Playing by Heart
Toby Lightman, the soulful singer-songwriter and self-avowed “Philly girl,” opens up
by Bill Donahue

Even though Toby Lightman has—in the vein of Johnny Cash—been everywhere, man, she remains “a Philly girl” at heart. After years of wandering and exploring, she has settled in New York City, yet the memories of her time in Philadelphia—being a regular at the Pontiac Grille, the now-shuttered indie club on South Street, and feasting on Lorenzo & Sons Pizza’s famously mammoth slices before or after shows—will stay with her for a lifetime.

“Philly has had a big role in everything that has happened to me,” says Lightman, who grew up just across the river in Cherry Hill, N.J. “My whole family is from Philadelphia; my dad was from Overbrook, and my mom was from Germantown. In high school, a bunch of friends and I would go into town and go to jazz clubs, where I used to sing Ella Fitzgerald songs. I went to [college] in Wisconsin, not really knowing who I was, and it was there I discovered I can be who I want to be.”
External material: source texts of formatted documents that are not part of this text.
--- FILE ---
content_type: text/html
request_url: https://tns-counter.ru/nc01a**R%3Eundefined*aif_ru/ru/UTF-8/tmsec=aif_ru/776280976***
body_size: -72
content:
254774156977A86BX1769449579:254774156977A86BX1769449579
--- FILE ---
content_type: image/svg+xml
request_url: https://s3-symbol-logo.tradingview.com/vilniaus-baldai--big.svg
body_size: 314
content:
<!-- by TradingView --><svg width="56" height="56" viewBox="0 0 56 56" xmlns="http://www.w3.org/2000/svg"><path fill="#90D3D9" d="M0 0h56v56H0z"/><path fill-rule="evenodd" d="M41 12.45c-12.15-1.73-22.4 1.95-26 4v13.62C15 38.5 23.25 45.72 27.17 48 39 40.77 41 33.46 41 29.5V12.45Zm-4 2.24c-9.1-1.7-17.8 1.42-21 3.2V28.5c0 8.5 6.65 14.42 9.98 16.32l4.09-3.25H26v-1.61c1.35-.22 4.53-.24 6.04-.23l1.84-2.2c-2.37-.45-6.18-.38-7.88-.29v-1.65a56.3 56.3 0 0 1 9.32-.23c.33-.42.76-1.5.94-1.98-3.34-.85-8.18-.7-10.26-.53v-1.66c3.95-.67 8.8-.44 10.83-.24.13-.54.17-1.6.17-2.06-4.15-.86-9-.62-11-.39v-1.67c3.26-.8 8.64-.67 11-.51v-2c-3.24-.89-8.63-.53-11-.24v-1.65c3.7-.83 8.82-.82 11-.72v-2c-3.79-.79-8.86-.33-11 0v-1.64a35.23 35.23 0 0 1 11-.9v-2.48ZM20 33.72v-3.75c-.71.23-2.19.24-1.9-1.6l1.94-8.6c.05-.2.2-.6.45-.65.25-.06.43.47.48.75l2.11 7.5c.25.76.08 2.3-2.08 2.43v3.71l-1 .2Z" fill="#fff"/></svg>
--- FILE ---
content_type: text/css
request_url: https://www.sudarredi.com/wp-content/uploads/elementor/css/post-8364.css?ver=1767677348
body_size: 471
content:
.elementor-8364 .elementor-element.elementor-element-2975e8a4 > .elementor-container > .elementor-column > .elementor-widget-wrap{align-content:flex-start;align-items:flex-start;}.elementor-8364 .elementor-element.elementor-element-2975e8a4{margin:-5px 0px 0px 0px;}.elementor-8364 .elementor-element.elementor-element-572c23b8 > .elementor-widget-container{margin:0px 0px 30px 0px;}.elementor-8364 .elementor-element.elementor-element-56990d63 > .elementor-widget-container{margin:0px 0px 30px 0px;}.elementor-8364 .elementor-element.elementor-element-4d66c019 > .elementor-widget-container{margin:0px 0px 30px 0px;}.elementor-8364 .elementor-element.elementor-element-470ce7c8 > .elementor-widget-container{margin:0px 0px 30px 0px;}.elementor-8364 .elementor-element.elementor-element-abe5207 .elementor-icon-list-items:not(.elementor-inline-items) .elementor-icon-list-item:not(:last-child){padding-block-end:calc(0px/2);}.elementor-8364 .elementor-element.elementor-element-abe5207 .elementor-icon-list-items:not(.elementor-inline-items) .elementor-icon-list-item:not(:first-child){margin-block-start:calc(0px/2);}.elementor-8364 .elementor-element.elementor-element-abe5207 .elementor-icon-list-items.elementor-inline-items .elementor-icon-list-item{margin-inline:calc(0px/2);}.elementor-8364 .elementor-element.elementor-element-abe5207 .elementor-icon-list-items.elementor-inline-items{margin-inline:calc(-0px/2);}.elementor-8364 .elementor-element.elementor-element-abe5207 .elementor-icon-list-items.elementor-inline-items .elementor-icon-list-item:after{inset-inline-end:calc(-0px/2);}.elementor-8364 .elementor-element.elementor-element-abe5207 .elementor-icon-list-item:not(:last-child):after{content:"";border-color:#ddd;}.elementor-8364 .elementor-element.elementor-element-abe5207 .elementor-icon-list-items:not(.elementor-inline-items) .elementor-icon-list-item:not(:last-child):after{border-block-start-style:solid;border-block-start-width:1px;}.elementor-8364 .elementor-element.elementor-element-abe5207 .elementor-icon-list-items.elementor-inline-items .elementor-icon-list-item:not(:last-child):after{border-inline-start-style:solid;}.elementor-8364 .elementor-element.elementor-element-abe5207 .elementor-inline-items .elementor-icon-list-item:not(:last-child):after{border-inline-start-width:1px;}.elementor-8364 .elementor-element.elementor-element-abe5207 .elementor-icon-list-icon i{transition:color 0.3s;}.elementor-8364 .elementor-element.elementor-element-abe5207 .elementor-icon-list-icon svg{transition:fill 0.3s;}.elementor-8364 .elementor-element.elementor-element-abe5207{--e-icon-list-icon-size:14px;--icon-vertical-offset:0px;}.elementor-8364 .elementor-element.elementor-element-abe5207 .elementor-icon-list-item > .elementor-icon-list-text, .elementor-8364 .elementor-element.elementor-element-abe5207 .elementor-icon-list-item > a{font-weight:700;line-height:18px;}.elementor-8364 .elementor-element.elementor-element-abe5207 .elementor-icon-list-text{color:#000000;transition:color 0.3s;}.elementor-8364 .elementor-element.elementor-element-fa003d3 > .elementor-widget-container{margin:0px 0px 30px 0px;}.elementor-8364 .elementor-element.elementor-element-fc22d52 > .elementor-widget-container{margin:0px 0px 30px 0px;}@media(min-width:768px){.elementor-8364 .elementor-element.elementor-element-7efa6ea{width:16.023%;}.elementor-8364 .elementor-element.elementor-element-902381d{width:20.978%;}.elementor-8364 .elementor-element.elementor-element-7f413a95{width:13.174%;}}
While at the University of Wisconsin-Madison, she learned to “try new things”—play the guitar, for example, after having taken up the violin as a child—and began to test her songwriting skills. When she came home to Philadelphia for a scheduled break from classes, she auditioned for a cover band that needed a singer for a series of gigs in Asia. She got the job, and before she knew it she was on stage at clubs in Bangkok, Thailand.

Her career as a singer-songwriter has since blossomed. Although her distinctive name might not be as familiar to the ear as that of other soulful female performers—Adele or Norah Jones or Joan Osborne, say—it’s likely that most people are already familiar with her voice. Her blues-tinged pop songs have accompanied everything from Kmart commercials and promotional spots for ABC’s “Desperate Housewives” to the soundtracks of TV shows such as FOX’s “Bones” and the since-concluded “One Tree Hill” and “90210.”

Of course, Lightman has recorded several albums, including the October 2014 release, “Every Kind of People,” which she released on her own independent label, T Killa Music. She describes her latest as “an honest, soulful album” of “songs about living in the city, living in the game.”

“Every record has its own identity, about a time and a place in my life,” she says. “I still relate wholeheartedly to all of them. If I go back and listen to some of the songs on my first record, I know where I was in my life when I wrote them. What’s so great about music is that you can portray a feeling and put it into song, and you can relate to it in an entirely different way 10 years later.

“When I first started writing songs, I didn’t think I had anything to say,” she continues. “I’d be putting myself in a vulnerable space, and I was not comfortable with that from the very beginning. … Over time I did get comfortable, and I started working with amazingly talented producers, although some of them told me about how they didn’t relate to my songs. At the same time, when I look back, how could they relate? They’re older men who aren’t living my life, and they don’t know what I’m feeling. That experience taught me to trust the ‘not knowing,’ that I don’t have to know, that I just have to feel it. I’m not caring as much and can open up more.”

These days, she’s happily married and living in Manhattan, but she still draws from the full range of human emotion when penning new songs. After all, she still remembers the struggles and the pain endured by a younger version of herself.

“I probably am writing more ‘happy songs’ now, but I’m not just channeling happiness,” she says. “The music business is so hard, and it’s always going to be an up-and-down struggle. I also write with an alter ego, so at times I can be a sassy bitch who says and does whatever I want. I draw from all these things; inside my head is crazy.”  

She still treasures the opportunity to share her music with her fans in person. Having shared the bill with the likes of Jewel, Train and, on one occasion, the legendary Prince, she’s now touring on her own—and she always strives to work Philadelphia into the schedule. Early this month, for example, she headlined a show at World Café Live in University City, and she intends to return to Philly for an encore in March or April.